Il a mis en garde contre « une forme de lâche soulagement » des dirigeants des pays de l’Union européenne « au sortir du pic de la crise » avec Donald Trump. « Il y a les menaces et les intimidations. Et puis, d’un seul coup, Washington recule. Et on pense que c’est fini. Mais n’y croyez pas une seule seconde. Chaque jour, les menaces sur la pharmacie, le numérique… », a-t-il dit, allusion aux nombreuses annonces, parfois aléatoires, sur l’instauration de droits de douane notamment aux pays européens.
• Face à Trump, les Européens ne doivent pas « courber l’échine »
Selon lui, « quand il y a une agression caractérisée », « nous ne devons pas courber l’échine ou essayer de trouver un arrangement ». « On a essayé cette stratégie pendant des mois, elle n’est pas payante. Mais surtout, elle conduit stratégiquement l’Europe à accroître sa dépendance », a-t-il estimé.
Alors que se profilent cette semaine des rencontres des dirigeants européens sur la compétitivité et l’industrie, il a plaidé pour « la simplification » et « l’approfondissement du marché intérieur » de l’UE, et la « diversification » des partenariats commerciaux.
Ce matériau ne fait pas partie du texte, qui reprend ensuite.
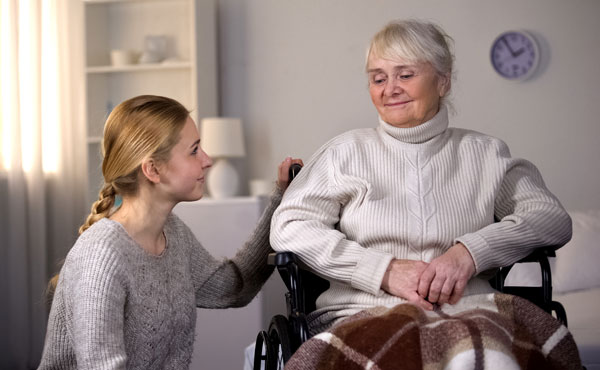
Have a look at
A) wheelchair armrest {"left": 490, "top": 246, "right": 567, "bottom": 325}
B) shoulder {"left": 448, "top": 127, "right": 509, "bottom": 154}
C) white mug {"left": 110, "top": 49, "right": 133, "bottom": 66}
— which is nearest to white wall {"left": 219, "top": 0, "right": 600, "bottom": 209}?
white mug {"left": 110, "top": 49, "right": 133, "bottom": 66}

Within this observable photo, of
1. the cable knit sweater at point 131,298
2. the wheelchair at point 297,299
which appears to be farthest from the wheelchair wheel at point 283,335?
the cable knit sweater at point 131,298

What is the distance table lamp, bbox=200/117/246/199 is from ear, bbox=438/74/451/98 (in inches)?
84.2

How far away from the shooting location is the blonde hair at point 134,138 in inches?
69.6

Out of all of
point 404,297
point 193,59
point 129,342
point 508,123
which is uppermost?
point 193,59

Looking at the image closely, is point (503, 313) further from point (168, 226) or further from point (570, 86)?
point (570, 86)

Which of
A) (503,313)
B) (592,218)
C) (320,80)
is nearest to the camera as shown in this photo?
(503,313)

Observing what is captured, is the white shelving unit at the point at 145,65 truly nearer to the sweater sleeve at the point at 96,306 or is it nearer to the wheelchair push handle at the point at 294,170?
the wheelchair push handle at the point at 294,170

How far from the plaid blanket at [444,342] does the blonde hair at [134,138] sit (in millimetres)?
658

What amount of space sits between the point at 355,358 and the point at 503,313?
1.11 feet

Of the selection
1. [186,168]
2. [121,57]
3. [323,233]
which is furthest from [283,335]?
[121,57]

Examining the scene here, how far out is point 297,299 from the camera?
66.4 inches

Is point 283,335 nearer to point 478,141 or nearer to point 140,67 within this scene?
point 478,141

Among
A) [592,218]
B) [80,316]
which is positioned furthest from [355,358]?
[592,218]

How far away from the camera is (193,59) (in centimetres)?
407
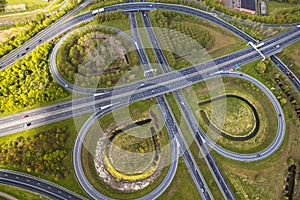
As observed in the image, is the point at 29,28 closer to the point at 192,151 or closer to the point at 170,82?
the point at 170,82

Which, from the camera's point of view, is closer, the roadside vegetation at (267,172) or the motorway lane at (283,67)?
the roadside vegetation at (267,172)

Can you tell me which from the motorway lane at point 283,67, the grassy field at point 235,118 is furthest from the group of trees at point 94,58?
the motorway lane at point 283,67

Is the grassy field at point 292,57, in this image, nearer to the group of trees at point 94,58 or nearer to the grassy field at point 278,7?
the grassy field at point 278,7

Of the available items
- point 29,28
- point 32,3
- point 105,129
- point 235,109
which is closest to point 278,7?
point 235,109

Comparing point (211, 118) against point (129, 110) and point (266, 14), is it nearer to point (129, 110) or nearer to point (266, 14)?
point (129, 110)

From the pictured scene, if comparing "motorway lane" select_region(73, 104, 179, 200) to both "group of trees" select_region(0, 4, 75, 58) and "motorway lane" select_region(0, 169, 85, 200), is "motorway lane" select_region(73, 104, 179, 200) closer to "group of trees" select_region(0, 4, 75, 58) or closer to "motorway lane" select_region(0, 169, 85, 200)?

• Protéger l’industrie européenne
Dans l’interview, Emmanuel Macron a appelé à « protéger notre industrie » sans « être protectionniste », avec une « préférence européenne » sur « certains secteurs stratégiques, comme les “cleantechs” [techniques et services industriels qui utilisent les ressources naturelles, NDLR], la chimie, l’acier, l’automobile ou la défense, sinon les Européens en seront balayés ». Une proposition qu’il porte de longue date et sur laquelle la Commission européenne a fait lundi des propositions similaires.
• Plaidoyer pour un endettement commun
Il a par ailleurs relancé l’idée d’un endettement commun européen, défendu par la France depuis des années mais toujours repoussé par d’autres pays, dont l’Allemagne, qui n’y a fait que de rares exceptions, notamment pour lutter contre le Covid-19.
Il a évalué les besoins d’investissements publics et privés dans l’UE à « quelque 1 200 milliards d’euros par an » en additionnant les nécessités dans « les technologies vertes et numériques » et « la défense et la sécurité ». « C’est le moment de lancer une capacité commune d’endettement pour ces dépenses d’avenir, des eurobonds d’avenir », a martelé le président français dans cet entretien publié aussi par le « Financial Times » ou « El País ».
• L’avion de combat européen, « un bon projet »
Emmanuel Macron a estimé que le projet de futur avion de combat européen (Scaf) est « un bon projet » et que « les choses doivent avancer », en dépit des tensions entre industriels français et allemands. « C’est un bon projet et je n’ai eu aucune expression allemande pour me dire que ce n’est pas un bon projet. Quand les industriels essaient de faire de la dyssynergie, c’est une chose, mais ce n’est pas à nous de la cautionner », a-t-il déclaré, assurant qu’il en rediscuterait avec le chancelier allemand Friedrich Merz.
« Et de la même manière sur le char de combat, d’ailleurs. Parce que vous imaginez, si d’aventure, le partenaire allemand remettait en cause l’avion commun, on serait obligé de remettre en cause le char commun », a-t-il prévenu dans cet entretien. L’avion de combat européen est un projet clé de la coopération militaire franco-allemande. Lancé en 2017, il vise à remplacer les Rafale français et les Eurofighter allemands et espagnols d’ici à 2040, dans un contexte de réarmement européen face aux tensions accrues avec la Russie. Mais les industriels français et allemands peinent à s’entendre.